§ **What you need to do**: An exact repetition of the data is required; no picture should appear in it.
____________
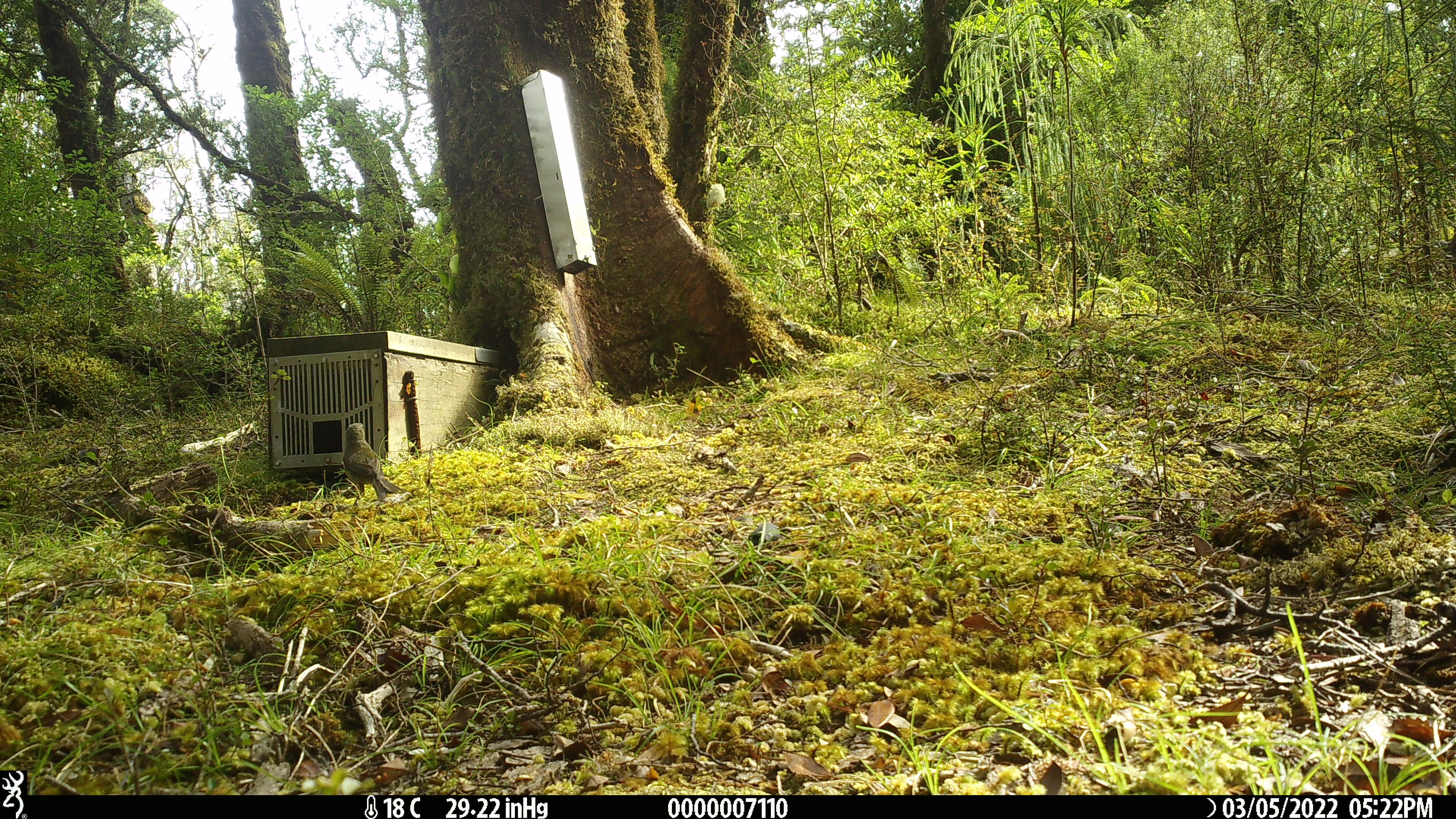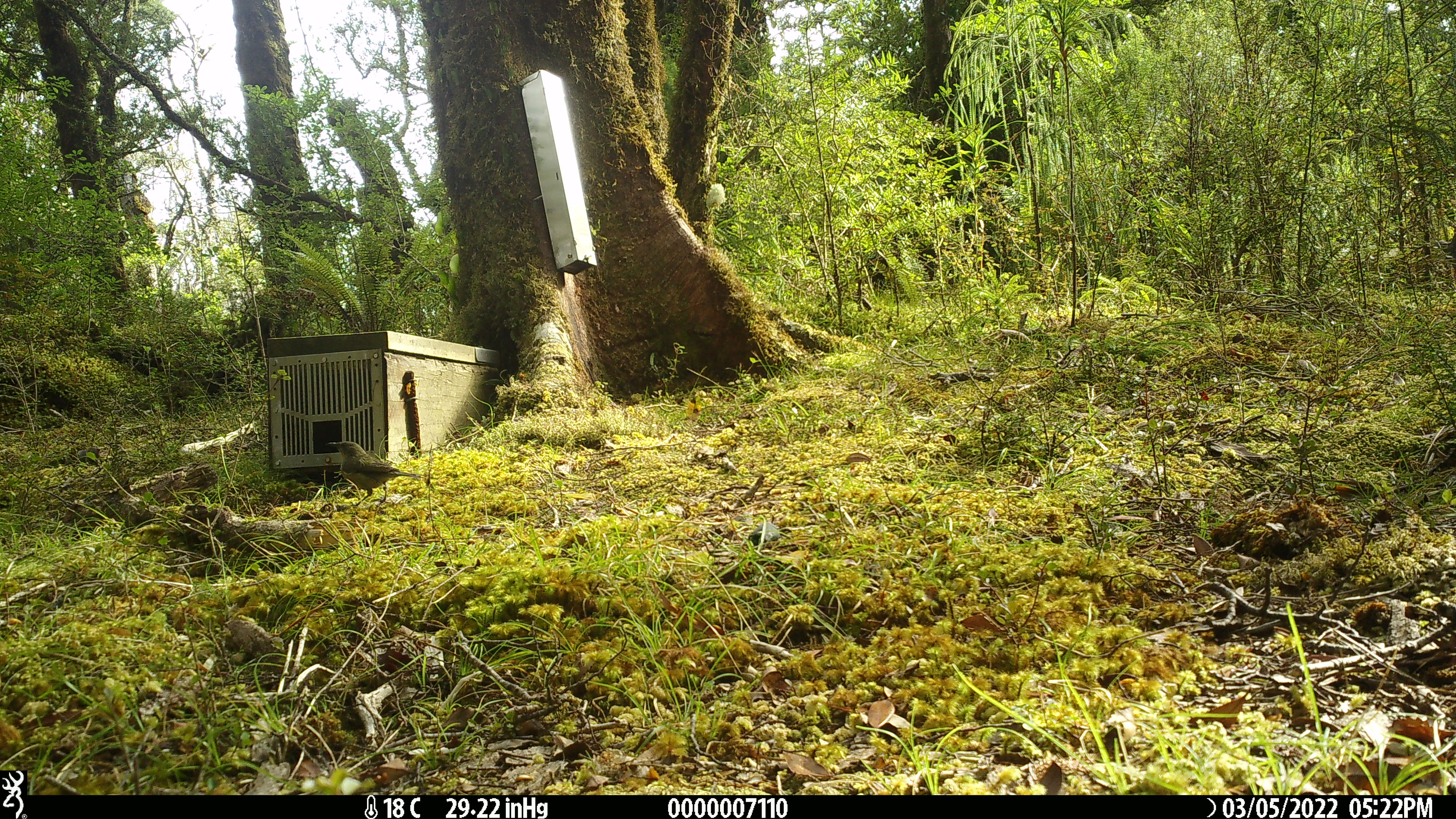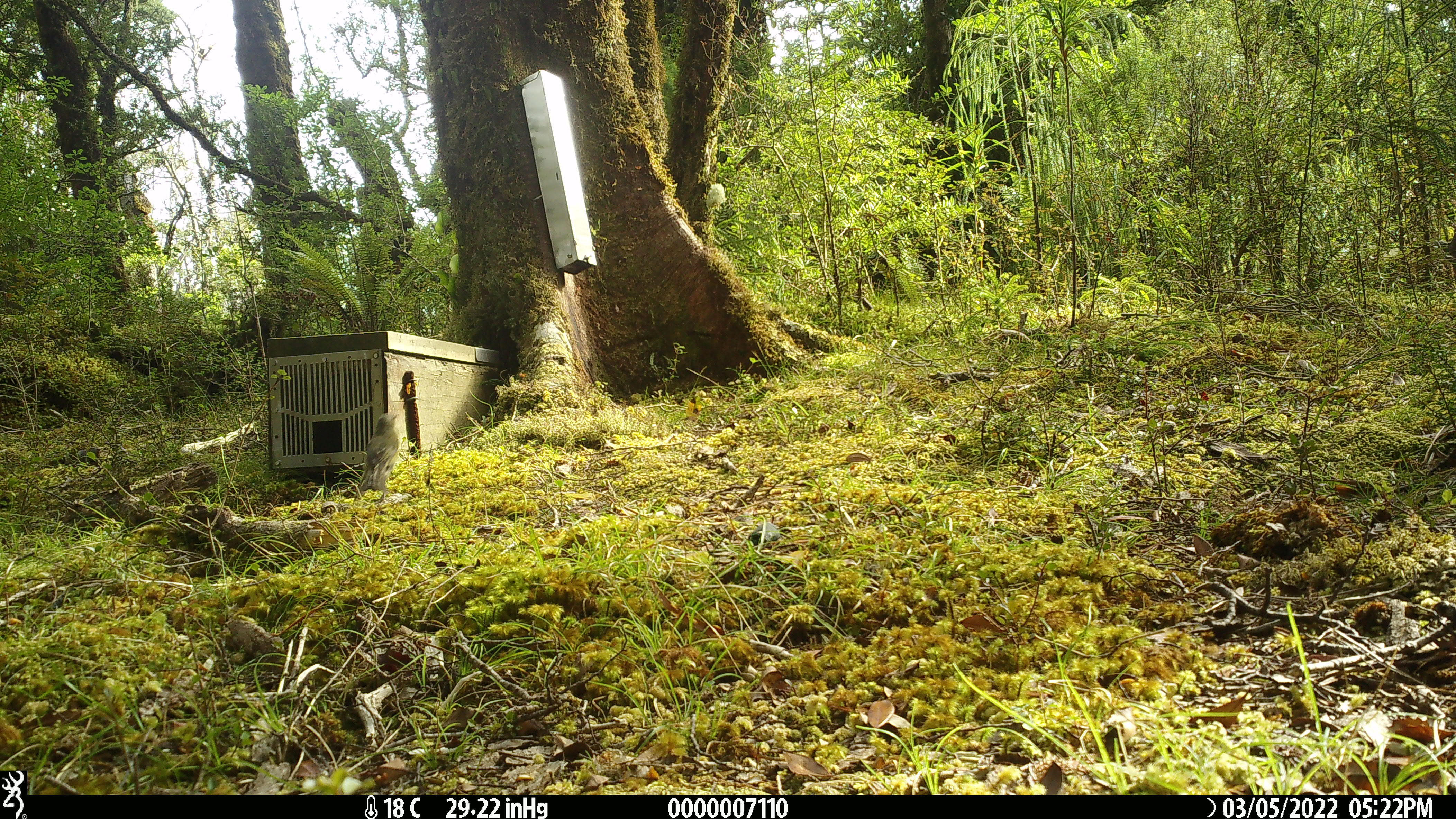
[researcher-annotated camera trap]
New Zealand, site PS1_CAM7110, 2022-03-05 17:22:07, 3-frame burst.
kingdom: Animalia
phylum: Chordata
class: Aves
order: Passeriformes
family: Meliphagidae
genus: Anthornis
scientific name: Anthornis melanura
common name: new zealand bellbird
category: bellbird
Bellbird (new zealand bellbird) (Anthornis melanura).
____________
§ **Exercise result**:
[researcher-annotated camera trap]
New Zealand, site PS1_CAM7110, 2022-03-05 17:22:07, 3-frame burst.
kingdom: Animalia
phylum: Chordata
class: Aves
order: Passeriformes
family: Meliphagidae
genus: Anthornis
scientific name: Anthornis melanura
common name: new zealand bellbird
category: bellbird
Bellbird (new zealand bellbird) (Anthornis melanura).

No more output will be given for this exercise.